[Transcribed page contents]
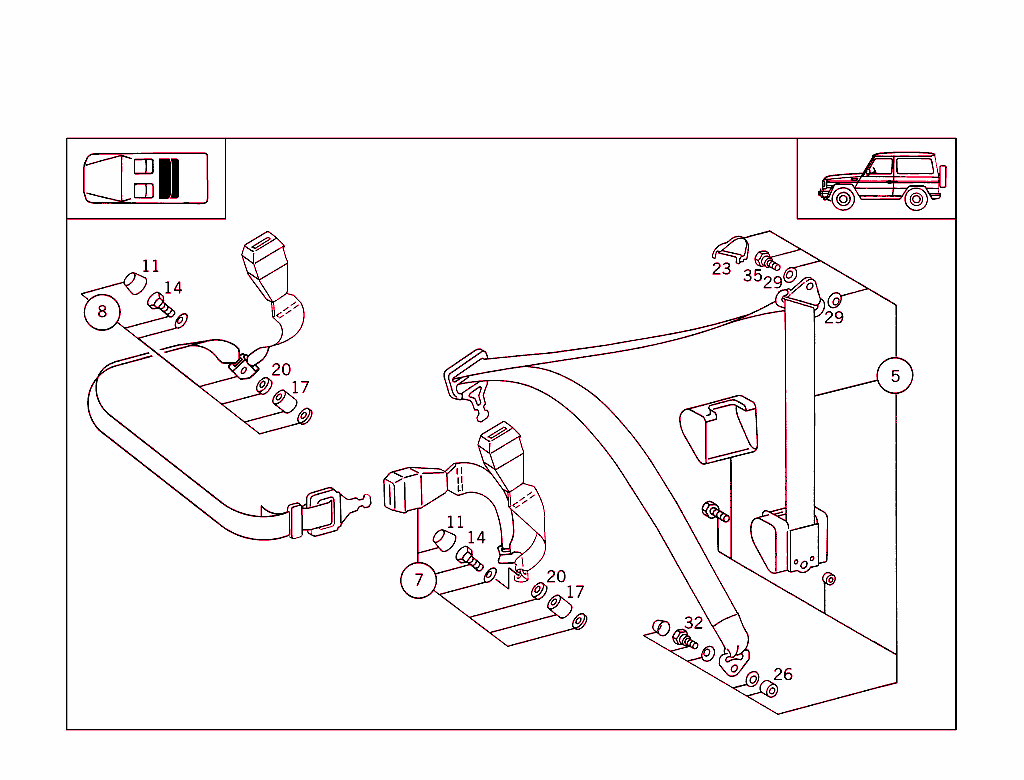 11
14
8
20
17
23
35
29
29
5
11
14
7
20
17
32
26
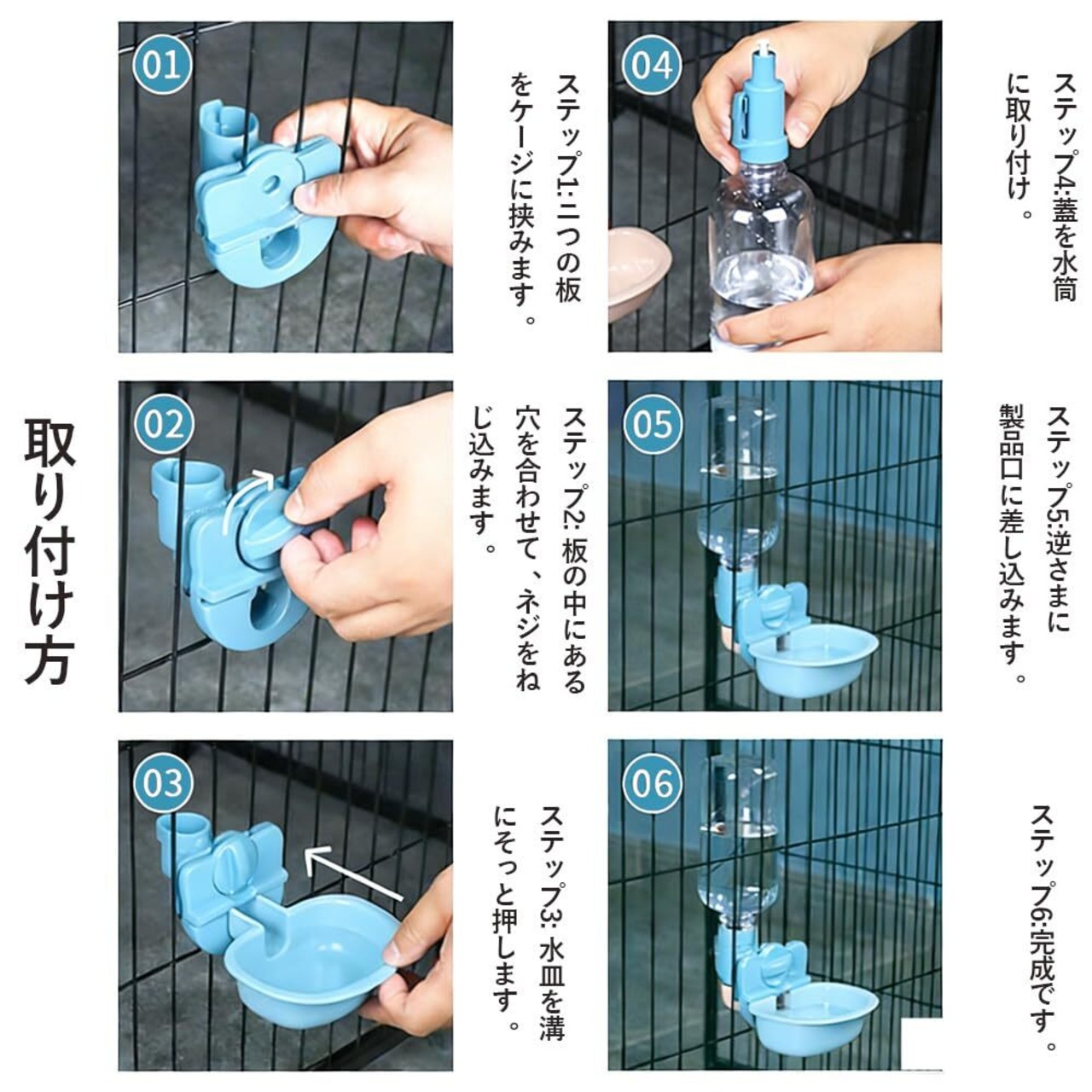 取り付け方

01

ステップ1:二つの板をケージに挟みます。

02

ステップ2: 板の中にある穴を合わせて、ネジをねじ込みます。

03

ステップ3: 水皿を溝にそっと押します。

04

ステップ4:蓋を水筒に取り付け。

05

ステップ5:逆さまに製品口に差し込みます。

06

ステップ6:完成です。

» **PROMPT**
An exact copy of all the data above is required; omit any pictures.

» **TASK RESULT**
 11
14
8
20
17
23
35
29
29
5
11
14
7
20
17
32
26
 取り付け方

01

ステップ1:二つの板をケージに挟みます。

02

ステップ2: 板の中にある穴を合わせて、ネジをねじ込みます。

03

ステップ3: 水皿を溝にそっと押します。

04

ステップ4:蓋を水筒に取り付け。

05

ステップ5:逆さまに製品口に差し込みます。

06

ステップ6:完成です。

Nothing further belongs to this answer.